Rows from a dataset —
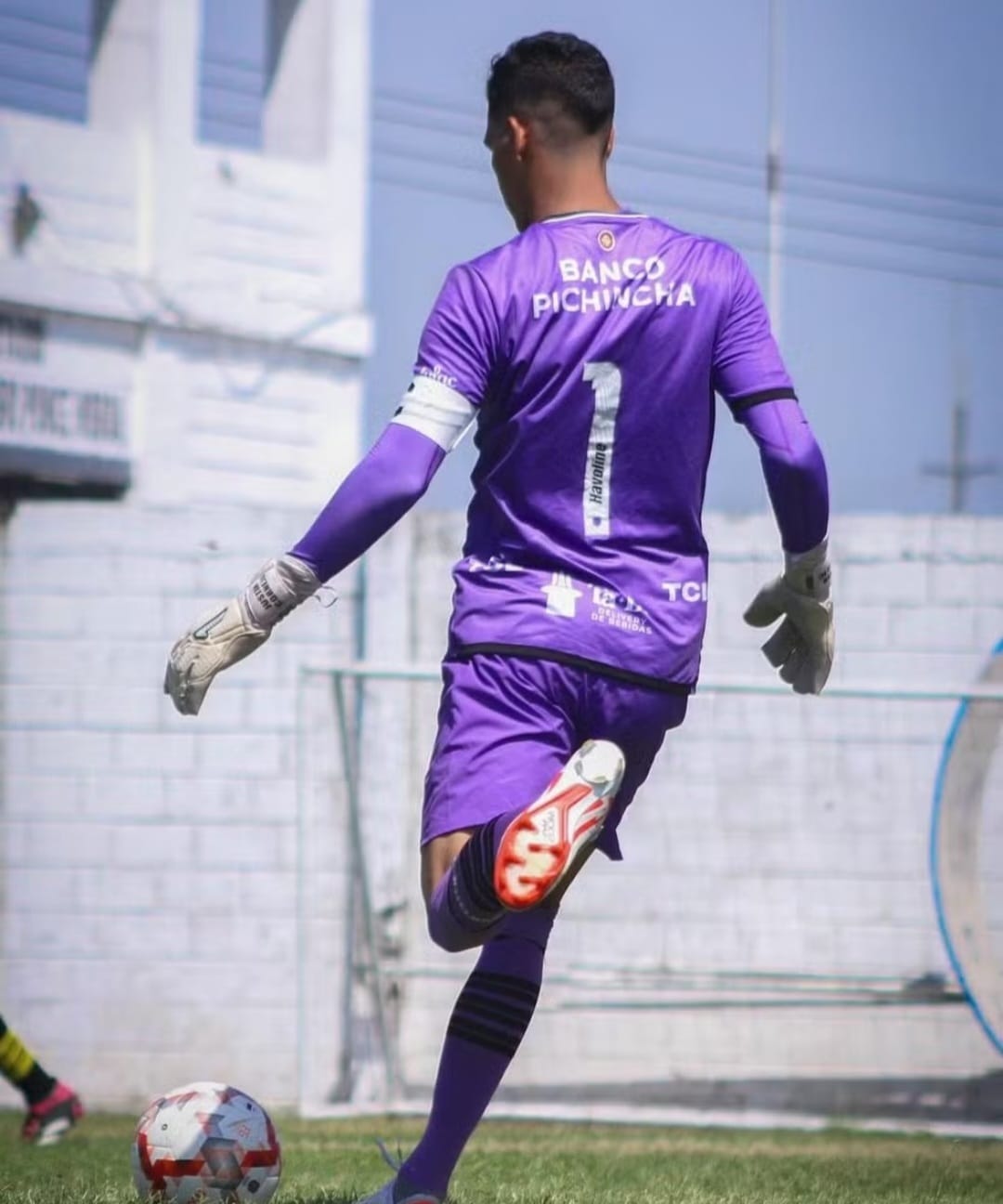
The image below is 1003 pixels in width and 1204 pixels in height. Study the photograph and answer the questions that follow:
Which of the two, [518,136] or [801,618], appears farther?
[801,618]

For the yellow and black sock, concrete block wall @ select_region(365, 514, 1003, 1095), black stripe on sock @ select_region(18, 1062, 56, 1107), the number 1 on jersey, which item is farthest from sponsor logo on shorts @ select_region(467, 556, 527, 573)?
concrete block wall @ select_region(365, 514, 1003, 1095)

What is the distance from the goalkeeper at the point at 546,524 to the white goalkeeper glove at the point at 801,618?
0.51ft

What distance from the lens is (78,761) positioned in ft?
34.2

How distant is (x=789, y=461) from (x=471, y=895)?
102cm

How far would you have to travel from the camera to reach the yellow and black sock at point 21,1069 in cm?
711

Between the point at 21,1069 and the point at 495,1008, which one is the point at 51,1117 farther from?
the point at 495,1008

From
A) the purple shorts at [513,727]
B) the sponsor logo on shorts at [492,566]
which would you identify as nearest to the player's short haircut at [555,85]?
the sponsor logo on shorts at [492,566]

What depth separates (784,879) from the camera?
363 inches

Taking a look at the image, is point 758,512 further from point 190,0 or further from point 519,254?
point 190,0

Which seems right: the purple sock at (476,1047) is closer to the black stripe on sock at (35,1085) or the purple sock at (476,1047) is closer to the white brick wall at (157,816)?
the black stripe on sock at (35,1085)

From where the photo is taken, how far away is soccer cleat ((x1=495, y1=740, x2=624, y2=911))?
3627 mm

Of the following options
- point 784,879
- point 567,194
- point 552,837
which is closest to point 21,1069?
point 784,879

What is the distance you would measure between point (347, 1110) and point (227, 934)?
1517 millimetres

Exercise prompt — Rewrite all of the records above, changing "goalkeeper" to "keeper" everywhere it occurs and leaving everything else as it is. Omit the pictures from your output.

Full answer —
The image below is 1003 pixels in width and 1204 pixels in height. Study the photograph and answer the questions that follow:
Which of the two, [518,136] or [801,618], appears farther?
[801,618]

For the yellow and black sock, concrete block wall @ select_region(365, 514, 1003, 1095), black stripe on sock @ select_region(18, 1062, 56, 1107), the number 1 on jersey, which item is farthest from sponsor logo on shorts @ select_region(467, 556, 527, 573)?
concrete block wall @ select_region(365, 514, 1003, 1095)

What is the distance from the keeper at the point at 546,524 to the white keeper glove at the point at 801,618?
0.51ft

What distance from the lens is (78,761) positioned in ft?
34.2

How distant is (x=789, y=461) from (x=471, y=895)?
102cm

How far would you have to travel from the camera to reach the yellow and black sock at point 21,1069 in cm?
711

Between the point at 21,1069 and the point at 495,1008, which one is the point at 51,1117 farther from?
the point at 495,1008

From
A) the purple shorts at [513,727]
B) the sponsor logo on shorts at [492,566]
which would you identify as nearest to the player's short haircut at [555,85]?
the sponsor logo on shorts at [492,566]

What depth separates (784,879) from the camera?
363 inches

Taking a look at the image, is point 758,512 further from point 190,0 or further from point 519,254?
point 190,0

Which seems right: the purple sock at (476,1047) is closer to the black stripe on sock at (35,1085) or the purple sock at (476,1047) is closer to the white brick wall at (157,816)?
the black stripe on sock at (35,1085)

From where the photo is taken, how far away is soccer cleat ((x1=495, y1=740, x2=624, y2=911))?
3627 mm

Of the following options
- point 784,879
- point 567,194
- point 552,837
which is closest to point 21,1069?
point 784,879

What is the distance you would measure between point (347, 1110) and point (227, 934)?
1517 millimetres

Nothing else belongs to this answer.